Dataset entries

• • • •

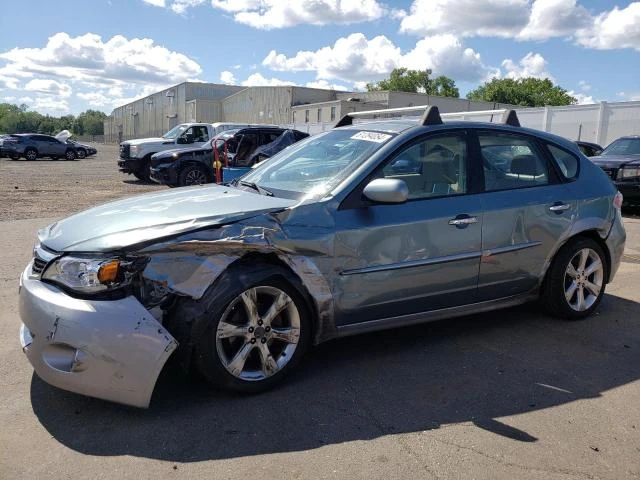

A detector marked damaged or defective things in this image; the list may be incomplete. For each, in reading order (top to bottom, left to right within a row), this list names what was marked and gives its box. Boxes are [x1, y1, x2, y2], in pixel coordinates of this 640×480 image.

broken headlight [42, 256, 146, 294]
damaged subaru impreza [18, 107, 624, 406]
damaged vehicle [18, 107, 624, 406]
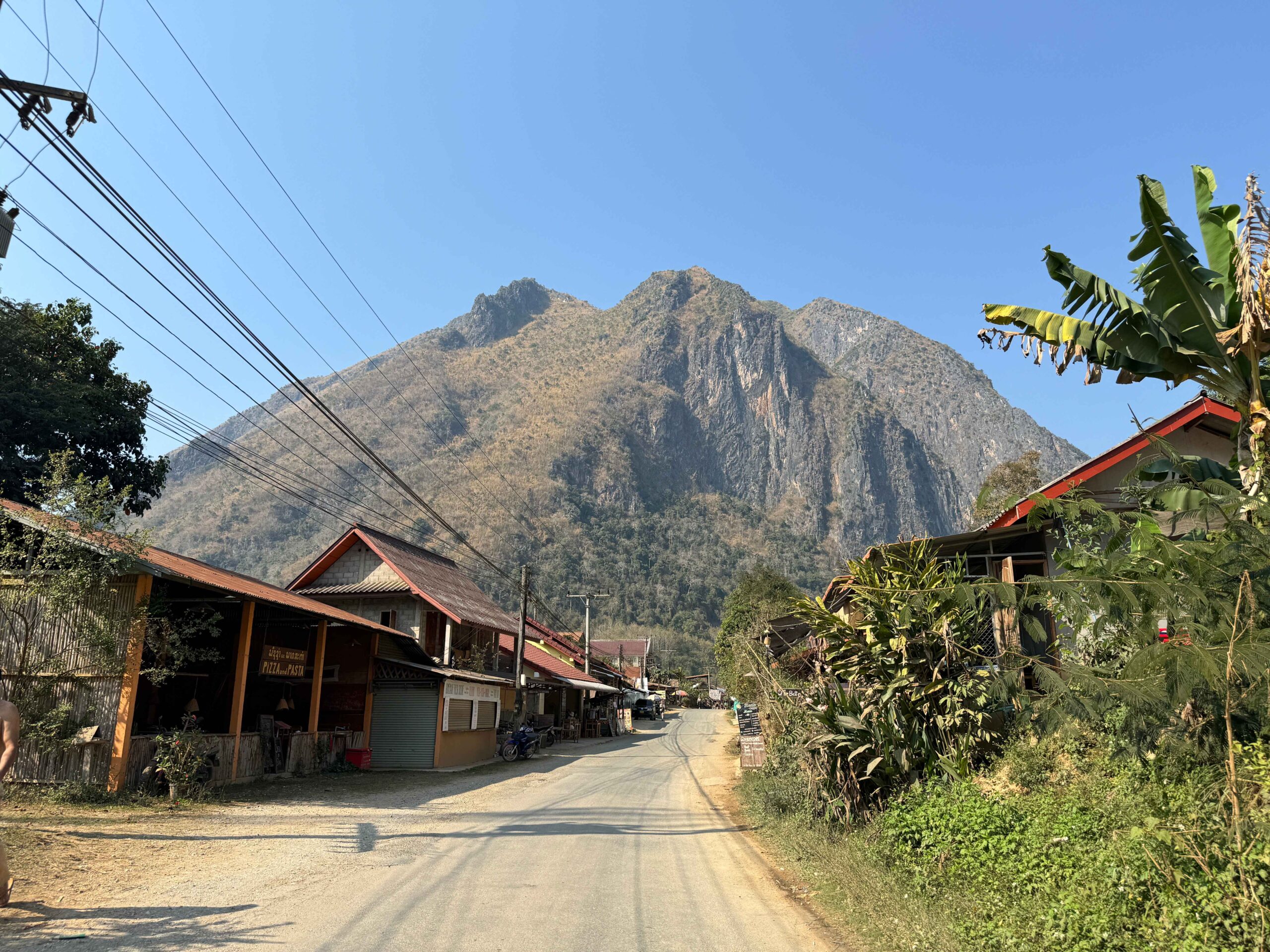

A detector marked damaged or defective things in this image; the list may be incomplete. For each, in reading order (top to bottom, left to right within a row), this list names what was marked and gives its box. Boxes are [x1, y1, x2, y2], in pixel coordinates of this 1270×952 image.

rusted corrugated roof [0, 498, 415, 647]
rusted corrugated roof [288, 524, 520, 635]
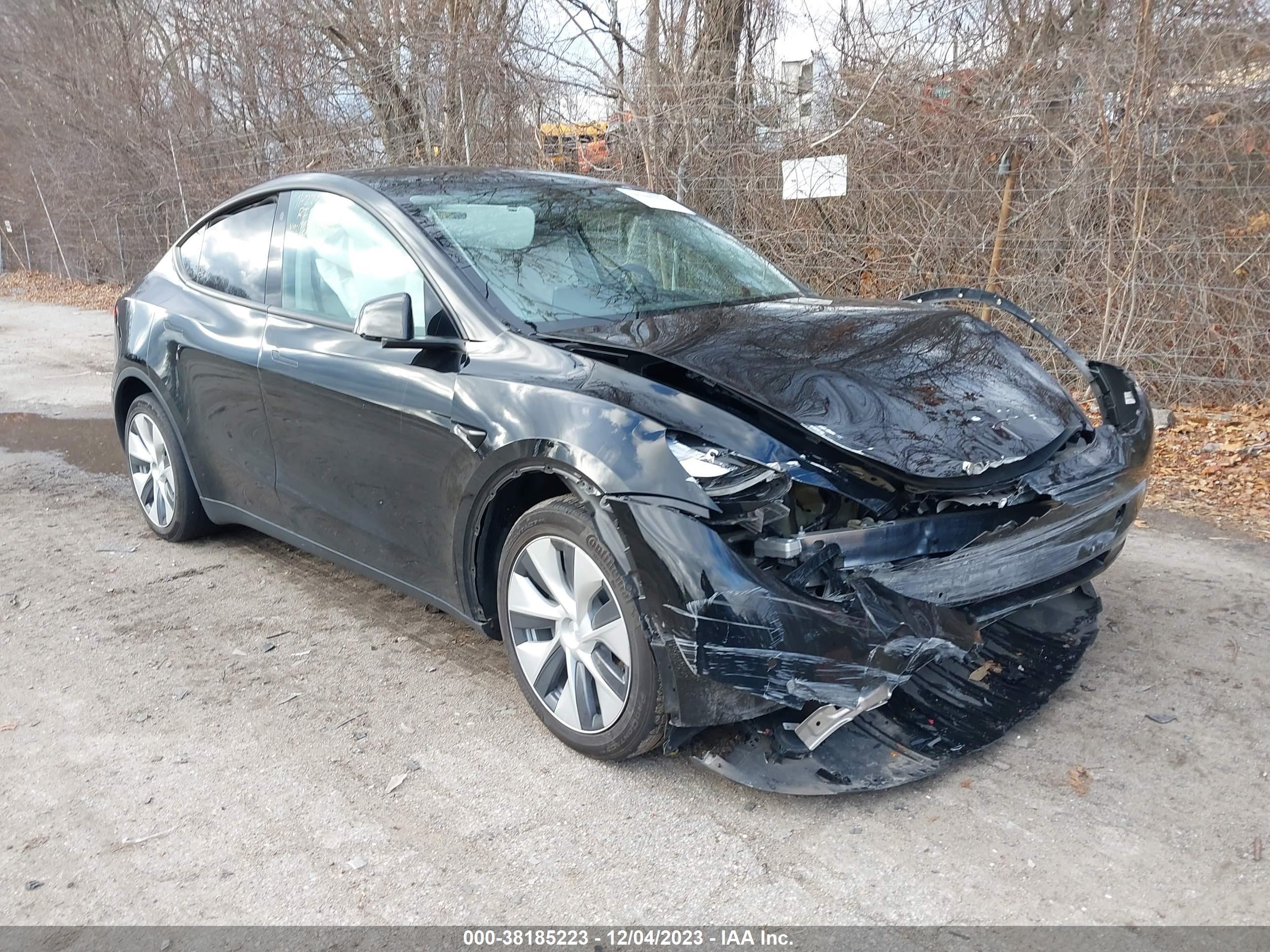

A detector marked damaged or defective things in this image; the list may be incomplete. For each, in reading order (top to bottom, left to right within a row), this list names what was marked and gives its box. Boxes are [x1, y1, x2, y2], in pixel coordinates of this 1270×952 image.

crumpled hood [544, 298, 1081, 481]
severe front-end damage [556, 292, 1152, 796]
destroyed front bumper [603, 361, 1152, 792]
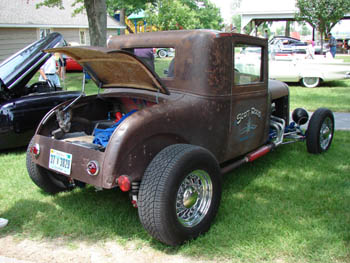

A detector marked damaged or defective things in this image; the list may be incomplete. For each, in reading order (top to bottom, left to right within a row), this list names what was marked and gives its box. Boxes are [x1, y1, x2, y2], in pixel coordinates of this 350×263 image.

rusty patina surface [30, 29, 288, 189]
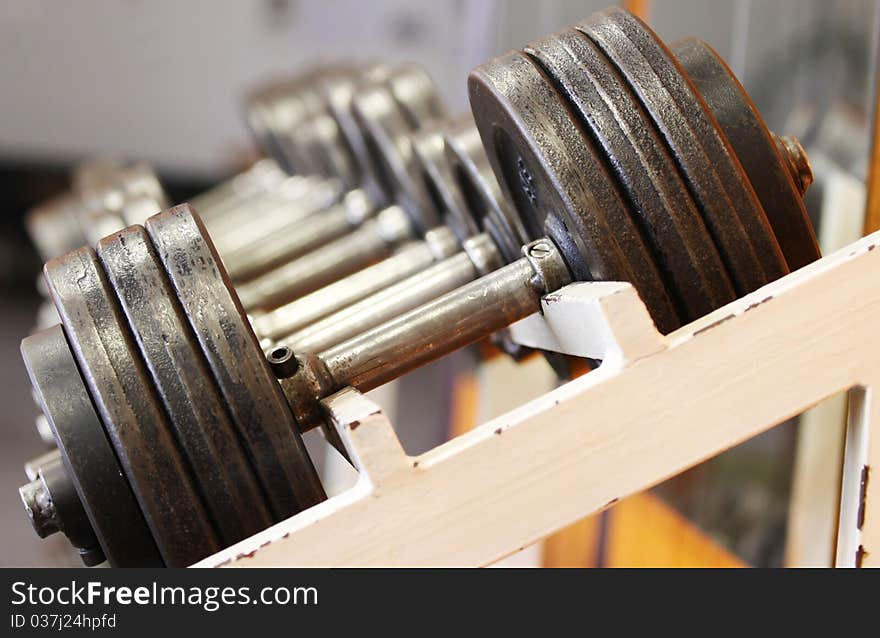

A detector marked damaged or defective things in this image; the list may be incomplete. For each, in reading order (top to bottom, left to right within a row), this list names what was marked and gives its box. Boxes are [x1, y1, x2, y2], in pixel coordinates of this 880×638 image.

rusty weight plate [468, 50, 680, 336]
rusty weight plate [528, 27, 736, 322]
rusty weight plate [576, 7, 792, 298]
rusty weight plate [676, 37, 820, 272]
rusty weight plate [44, 248, 220, 568]
rusty weight plate [97, 225, 274, 544]
rusty weight plate [144, 208, 326, 524]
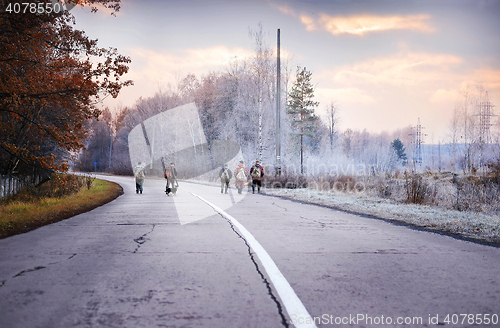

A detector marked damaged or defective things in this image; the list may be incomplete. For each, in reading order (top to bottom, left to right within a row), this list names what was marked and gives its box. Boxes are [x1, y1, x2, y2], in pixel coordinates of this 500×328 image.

crack in pavement [133, 224, 156, 252]
cracked asphalt [0, 176, 500, 326]
crack in pavement [218, 213, 292, 328]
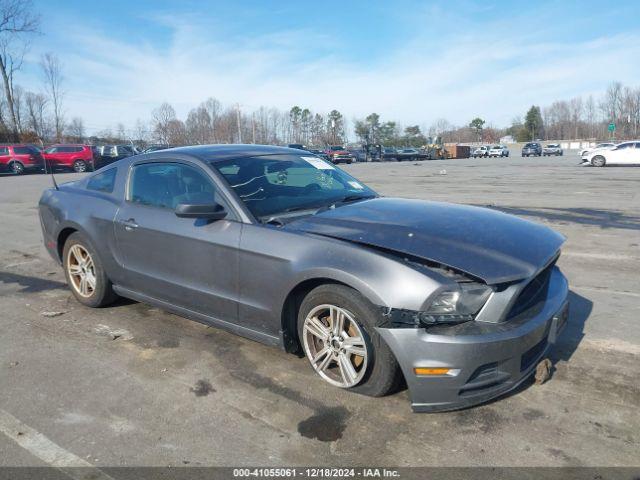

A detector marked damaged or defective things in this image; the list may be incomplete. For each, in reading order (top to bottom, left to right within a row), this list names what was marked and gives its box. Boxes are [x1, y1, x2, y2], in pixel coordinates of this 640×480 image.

cracked headlight [422, 284, 492, 324]
front bumper damage [378, 266, 568, 412]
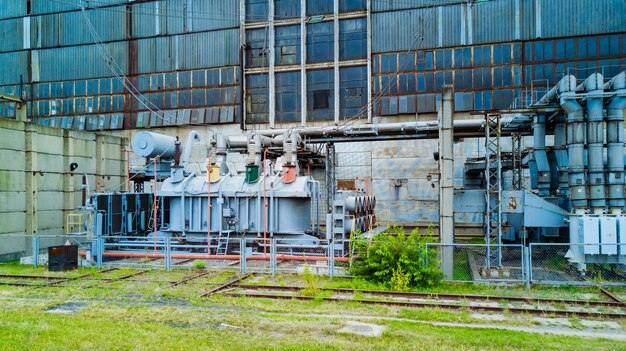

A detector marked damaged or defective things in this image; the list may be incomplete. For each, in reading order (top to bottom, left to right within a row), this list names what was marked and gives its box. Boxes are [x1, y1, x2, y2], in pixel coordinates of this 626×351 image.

rusty metal siding [372, 7, 436, 53]
rusty metal siding [470, 0, 516, 44]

• • • •

Your answer must be the lines from the one containing "this 500×328 image." through the last line of the records, printed exactly with no pictures; please include both ends.

A detector marked damaged or defective things in this image; the list may be incomplete. For each, in reading order (top to bottom, left to right within a row), this list names what was marked and gives its box. Boxes are [x1, y1, x2, y2], in pixel coordinates of this 500×328 image.

crack in pavement [133, 224, 156, 252]
cracked asphalt [0, 176, 500, 326]
crack in pavement [218, 213, 292, 328]

A detector marked damaged or defective things in this image; the list may be incomplete. For each, in reading order (top to bottom, left to right within a row), this list names what was marked and gives its box. Boxes are [x1, y1, x2, y2], in pixel coordinates of this 640×480 image.

cracked headlight [422, 284, 492, 324]
front bumper damage [378, 266, 568, 412]

A detector marked damaged or defective things in this image; the list may be incomplete. For each, in reading order (top to bottom, left to right within a row), this list names what was marked and gives its box. Boxes are [x1, y1, x2, y2], in pixel coordinates of this 626×351 image.

rusty metal siding [372, 7, 436, 53]
rusty metal siding [470, 0, 516, 44]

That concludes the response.